◆ WORK TASK
Can you extract the entire Little Johnny Jet article below and reproduce every line of it unchanged?

◆ QUOTED PASSAGE
=== Section Start ===

- Directed by: Tex Avery
- Written by: Heck Allen
- Produced by: Fred Quimby
- Starring: Daws Butler Colleen Collins
- Music by: Scott Bradley
- Animation by: Walter Clinton Grant Simmons Michael Lah Ray Patterson Robert Bentley
- Color process: Technicolor
- Production company: MGM cartoon studio
- Distributed by: Metro-Goldwyn-Mayer
- Release date: April 18, 1953;
- Running time: 7 minutes
- Country: United States
- Language: English

= Little Johnny Jet =

1953 American cartoon short film

Little Johnny Jet is a 1953 Metro-Goldwyn-Mayer cartoon studio cartoon short directed by Tex Avery about a "family" of airplanes. The title is a play on Little Johnny Jones. The screenplay was written by Heck Allen. The film score was composed by Scott Bradley. The film was produced by Fred Quimby. It was nominated for the Academy Award for Best Animated Short Film but lost to the Tom and Jerry short Johann Mouse (another MGM Cartoon).

==Synopsis==
The cartoon follows the story of a B-29 bomber named John (voiced by Daws Butler), who is married to a Douglas DC-3 named Mary (voiced by Colleen Collins). Despite being a veteran, he has been unable to find work lately because all the airports are looking for jets. His need for finding work increases upon learning Mary is going to have a baby, so John goes to try reenlisting in the Air Force. Unfortunately the Air Force refuses his job application, as they are looking for jets as well, which further angers him. On his way home, Junior finally arrives, (via a stork-helicopter) and so John is overcome with happiness, until it turns out that Junior is a jet as well. John loses his mind.

=== Section End ===

◆ SOURCE INFORMATION
=== Section Start ===

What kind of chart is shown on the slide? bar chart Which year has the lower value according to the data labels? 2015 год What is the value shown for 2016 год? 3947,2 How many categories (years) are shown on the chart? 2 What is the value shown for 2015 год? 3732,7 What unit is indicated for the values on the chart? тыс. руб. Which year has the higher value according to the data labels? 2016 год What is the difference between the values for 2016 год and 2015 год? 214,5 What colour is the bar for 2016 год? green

=== Section End ===
=== Section Start ===

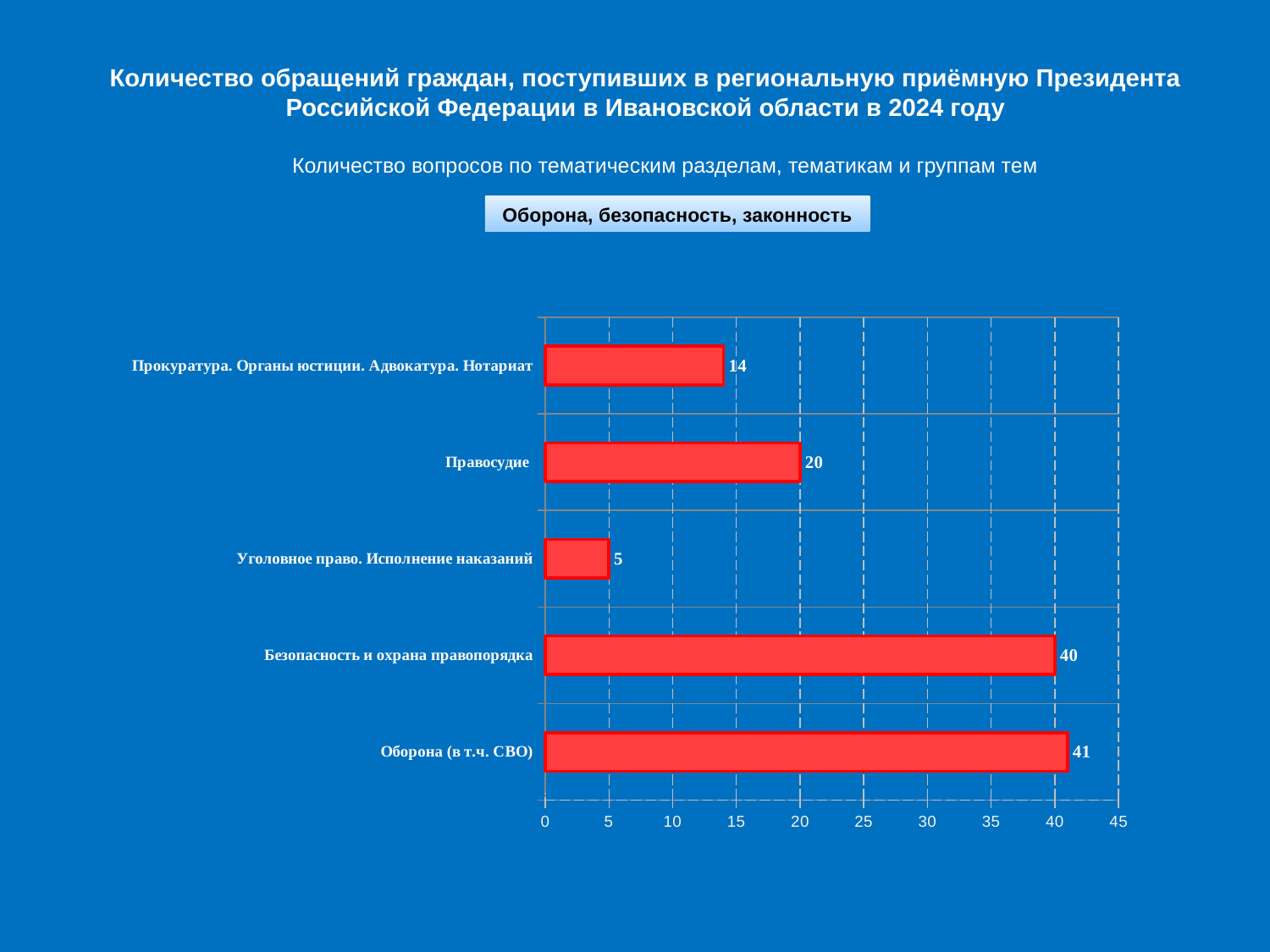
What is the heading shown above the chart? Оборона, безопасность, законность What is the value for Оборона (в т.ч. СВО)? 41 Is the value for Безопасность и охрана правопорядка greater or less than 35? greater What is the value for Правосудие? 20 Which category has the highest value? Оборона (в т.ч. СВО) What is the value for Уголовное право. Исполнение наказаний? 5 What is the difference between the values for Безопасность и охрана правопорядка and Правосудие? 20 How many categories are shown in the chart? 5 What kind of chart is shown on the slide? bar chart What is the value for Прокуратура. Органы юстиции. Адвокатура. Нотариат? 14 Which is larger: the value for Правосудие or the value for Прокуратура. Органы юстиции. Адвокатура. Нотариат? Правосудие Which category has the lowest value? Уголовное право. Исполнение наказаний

=== Section End ===

◆ OUTPUT FOR THIS EXERCISE
- Directed by: Tex Avery
- Written by: Heck Allen
- Produced by: Fred Quimby
- Starring: Daws Butler Colleen Collins
- Music by: Scott Bradley
- Animation by: Walter Clinton Grant Simmons Michael Lah Ray Patterson Robert Bentley
- Color process: Technicolor
- Production company: MGM cartoon studio
- Distributed by: Metro-Goldwyn-Mayer
- Release date: April 18, 1953;
- Running time: 7 minutes
- Country: United States
- Language: English

= Little Johnny Jet =

1953 American cartoon short film

Little Johnny Jet is a 1953 Metro-Goldwyn-Mayer cartoon studio cartoon short directed by Tex Avery about a "family" of airplanes. The title is a play on Little Johnny Jones. The screenplay was written by Heck Allen. The film score was composed by Scott Bradley. The film was produced by Fred Quimby. It was nominated for the Academy Award for Best Animated Short Film but lost to the Tom and Jerry short Johann Mouse (another MGM Cartoon).

==Synopsis==
The cartoon follows the story of a B-29 bomber named John (voiced by Daws Butler), who is married to a Douglas DC-3 named Mary (voiced by Colleen Collins). Despite being a veteran, he has been unable to find work lately because all the airports are looking for jets. His need for finding work increases upon learning Mary is going to have a baby, so John goes to try reenlisting in the Air Force. Unfortunately the Air Force refuses his job application, as they are looking for jets as well, which further angers him. On his way home, Junior finally arrives, (via a stork-helicopter) and so John is overcome with happiness, until it turns out that Junior is a jet as well. John loses his mind.